### Aufgabe
Schreiben Sie aus dem Text über den Mitteleuropäischen Katholikentag die Stelle von „Für die Europäische“ bis einschließlich „zum europäischen Parlament.“ wortgetreu ab.

### Textauszug
* * *
Was lässt Europa hoffen?
Der Mitteleuropäische Katholikentag 2003/2004 nimmt Konturen an (Kathpress)
Der Mitteleuropäische Katholikentag startet am 1. Juni 2003: Mit diesem Vorgang hat sich die katholische Kirche in den beteiligten Ländern (Bosnien-Hercegovina, Kroatien, Polen, Slowakei, Slowenien, Tschechische Republik, Ungarn und Österreich) bewusst dafür entschieden, gemeinsam einen spezifischen und aktiven Beitrag für die notwendige Integration und Wiedervereinigung Europas zu leisten. Die Kirche fördert diesen Prozess auch eingedenk der Tatsache, dass das Christentum eine der tragenden und unverzichtbaren Wurzeln Europas war und ist.
Für die Europäische Union ist diese Initiative der Kirche von nicht zu unterschätzender Bedeutung, denn der Mitteleuropäische Katholikentag vereinigt Bischofskonferenzen von Ländern, die in absehbarer Zeit der EU beitreten werden bzw. von Ländern, für die die Perspektive, mittelfristig der EU beitreten zu können, den stärksten Motor für notwendige politische Veränderungen darstellt. Der Mitteleuropäische Katholikentag findet in einem Zeitraum statt (Mai 2003-Mai 2004), in dem das Projekt der Erweiterung in eine Schlüsselphase tritt: die Ratifizierung der Beitrittsverträge durch die Mitglieds- und die Beitrittsstaaten und die erstmalige Teilnahme der Beitrittsländer an der Wahl zum europäischen Parlament.
* * *
### Gesammeltes Material
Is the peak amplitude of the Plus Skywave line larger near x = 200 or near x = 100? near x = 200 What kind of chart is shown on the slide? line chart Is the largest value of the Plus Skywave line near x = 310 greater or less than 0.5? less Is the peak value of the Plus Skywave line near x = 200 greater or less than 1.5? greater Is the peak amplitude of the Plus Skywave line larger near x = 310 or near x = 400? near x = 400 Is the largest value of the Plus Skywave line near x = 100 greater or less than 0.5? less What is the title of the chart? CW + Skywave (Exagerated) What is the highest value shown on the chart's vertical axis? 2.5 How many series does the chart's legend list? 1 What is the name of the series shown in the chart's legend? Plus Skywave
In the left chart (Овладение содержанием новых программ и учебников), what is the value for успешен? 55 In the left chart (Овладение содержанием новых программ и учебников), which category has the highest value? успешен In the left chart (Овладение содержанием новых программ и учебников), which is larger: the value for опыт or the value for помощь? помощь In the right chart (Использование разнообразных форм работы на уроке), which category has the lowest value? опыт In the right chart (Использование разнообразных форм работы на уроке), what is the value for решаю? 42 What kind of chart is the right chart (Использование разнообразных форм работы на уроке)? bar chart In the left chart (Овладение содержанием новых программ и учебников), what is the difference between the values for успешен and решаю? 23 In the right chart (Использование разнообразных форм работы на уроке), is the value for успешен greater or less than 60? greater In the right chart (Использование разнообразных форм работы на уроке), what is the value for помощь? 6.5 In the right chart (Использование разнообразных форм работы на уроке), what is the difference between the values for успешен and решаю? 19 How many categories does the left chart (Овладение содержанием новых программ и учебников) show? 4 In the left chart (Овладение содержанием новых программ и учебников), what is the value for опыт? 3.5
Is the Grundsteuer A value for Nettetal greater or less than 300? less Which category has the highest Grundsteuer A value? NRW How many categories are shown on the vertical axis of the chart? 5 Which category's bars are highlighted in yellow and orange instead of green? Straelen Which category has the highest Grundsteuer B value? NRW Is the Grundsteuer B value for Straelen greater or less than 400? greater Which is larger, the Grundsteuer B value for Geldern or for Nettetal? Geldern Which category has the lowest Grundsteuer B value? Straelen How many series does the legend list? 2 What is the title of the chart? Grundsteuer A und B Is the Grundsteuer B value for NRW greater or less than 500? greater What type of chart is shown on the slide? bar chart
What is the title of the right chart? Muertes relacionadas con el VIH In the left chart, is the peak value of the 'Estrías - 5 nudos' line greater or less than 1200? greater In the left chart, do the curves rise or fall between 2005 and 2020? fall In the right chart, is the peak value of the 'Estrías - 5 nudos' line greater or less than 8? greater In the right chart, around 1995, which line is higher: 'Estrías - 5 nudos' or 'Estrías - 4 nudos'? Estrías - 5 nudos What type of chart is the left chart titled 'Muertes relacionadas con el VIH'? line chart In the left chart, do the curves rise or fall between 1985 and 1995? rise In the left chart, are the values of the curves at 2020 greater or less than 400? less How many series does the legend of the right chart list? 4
* * *
### Endgültige Antwort
Für die Europäische Union ist diese Initiative der Kirche von nicht zu unterschätzender Bedeutung, denn der Mitteleuropäische Katholikentag vereinigt Bischofskonferenzen von Ländern, die in absehbarer Zeit der EU beitreten werden bzw. von Ländern, für die die Perspektive, mittelfristig der EU beitreten zu können, den stärksten Motor für notwendige politische Veränderungen darstellt. Der Mitteleuropäische Katholikentag findet in einem Zeitraum statt (Mai 2003-Mai 2004), in dem das Projekt der Erweiterung in eine Schlüsselphase tritt: die Ratifizierung der Beitrittsverträge durch die Mitglieds- und die Beitrittsstaaten und die erstmalige Teilnahme der Beitrittsländer an der Wahl zum europäischen Parlament.